- **Problem description**:
Please render every line of the listing below as a Markdown table, with the row number under Row and the line itself under Line, and leave out the blank lines.
________________
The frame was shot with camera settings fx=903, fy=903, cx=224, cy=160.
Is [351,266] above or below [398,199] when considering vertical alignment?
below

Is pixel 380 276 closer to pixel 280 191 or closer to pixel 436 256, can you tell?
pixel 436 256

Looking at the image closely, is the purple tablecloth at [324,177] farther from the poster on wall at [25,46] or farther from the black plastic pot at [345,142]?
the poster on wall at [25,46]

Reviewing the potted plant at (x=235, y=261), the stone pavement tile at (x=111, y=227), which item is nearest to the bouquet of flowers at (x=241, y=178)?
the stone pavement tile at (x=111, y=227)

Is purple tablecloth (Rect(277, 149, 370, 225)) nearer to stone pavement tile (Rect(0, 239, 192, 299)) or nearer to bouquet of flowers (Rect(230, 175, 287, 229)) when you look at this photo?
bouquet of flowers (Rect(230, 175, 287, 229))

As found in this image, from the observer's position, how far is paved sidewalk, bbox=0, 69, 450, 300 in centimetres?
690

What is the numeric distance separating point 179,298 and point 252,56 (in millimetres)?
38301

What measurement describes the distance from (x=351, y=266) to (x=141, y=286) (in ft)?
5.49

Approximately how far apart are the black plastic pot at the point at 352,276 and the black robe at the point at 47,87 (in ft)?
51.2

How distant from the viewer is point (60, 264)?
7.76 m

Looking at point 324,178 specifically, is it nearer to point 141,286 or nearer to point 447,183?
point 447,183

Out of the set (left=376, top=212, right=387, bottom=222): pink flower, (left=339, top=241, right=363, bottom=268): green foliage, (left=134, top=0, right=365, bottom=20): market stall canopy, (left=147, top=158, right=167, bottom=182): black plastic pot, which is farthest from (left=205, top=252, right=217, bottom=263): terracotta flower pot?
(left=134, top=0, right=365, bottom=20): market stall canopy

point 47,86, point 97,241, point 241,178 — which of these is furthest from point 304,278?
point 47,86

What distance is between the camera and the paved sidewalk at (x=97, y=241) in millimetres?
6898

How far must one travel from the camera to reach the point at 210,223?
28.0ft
________________
- **Full response**:
| Row | Line |
|---|---|
| 1 | The frame was shot with camera settings fx=903, fy=903, cx=224, cy=160. |
| 2 | Is [351,266] above or below [398,199] when considering vertical alignment? |
| 3 | below |
| 4 | Is pixel 380 276 closer to pixel 280 191 or closer to pixel 436 256, can you tell? |
| 5 | pixel 436 256 |
| 6 | Looking at the image closely, is the purple tablecloth at [324,177] farther from the poster on wall at [25,46] or farther from the black plastic pot at [345,142]? |
| 7 | the poster on wall at [25,46] |
| 8 | Reviewing the potted plant at (x=235, y=261), the stone pavement tile at (x=111, y=227), which item is nearest to the bouquet of flowers at (x=241, y=178)? |
| 9 | the stone pavement tile at (x=111, y=227) |
| 10 | Is purple tablecloth (Rect(277, 149, 370, 225)) nearer to stone pavement tile (Rect(0, 239, 192, 299)) or nearer to bouquet of flowers (Rect(230, 175, 287, 229)) when you look at this photo? |
| 11 | bouquet of flowers (Rect(230, 175, 287, 229)) |
| 12 | As found in this image, from the observer's position, how far is paved sidewalk, bbox=0, 69, 450, 300 in centimetres? |
| 13 | 690 |
| 14 | What is the numeric distance separating point 179,298 and point 252,56 (in millimetres)? |
| 15 | 38301 |
| 16 | What measurement describes the distance from (x=351, y=266) to (x=141, y=286) (in ft)? |
| 17 | 5.49 |
| 18 | Approximately how far apart are the black plastic pot at the point at 352,276 and the black robe at the point at 47,87 (in ft)? |
| 19 | 51.2 |
| 20 | How distant from the viewer is point (60, 264)? |
| 21 | 7.76 m |
| 22 | Looking at point 324,178 specifically, is it nearer to point 141,286 or nearer to point 447,183? |
| 23 | point 447,183 |
| 24 | Out of the set (left=376, top=212, right=387, bottom=222): pink flower, (left=339, top=241, right=363, bottom=268): green foliage, (left=134, top=0, right=365, bottom=20): market stall canopy, (left=147, top=158, right=167, bottom=182): black plastic pot, which is farthest from (left=205, top=252, right=217, bottom=263): terracotta flower pot? |
| 25 | (left=134, top=0, right=365, bottom=20): market stall canopy |
| 26 | point 47,86, point 97,241, point 241,178 — which of these is furthest from point 304,278? |
| 27 | point 47,86 |
| 28 | What distance is between the camera and the paved sidewalk at (x=97, y=241) in millimetres? |
| 29 | 6898 |
| 30 | How far must one travel from the camera to reach the point at 210,223? |
| 31 | 28.0ft |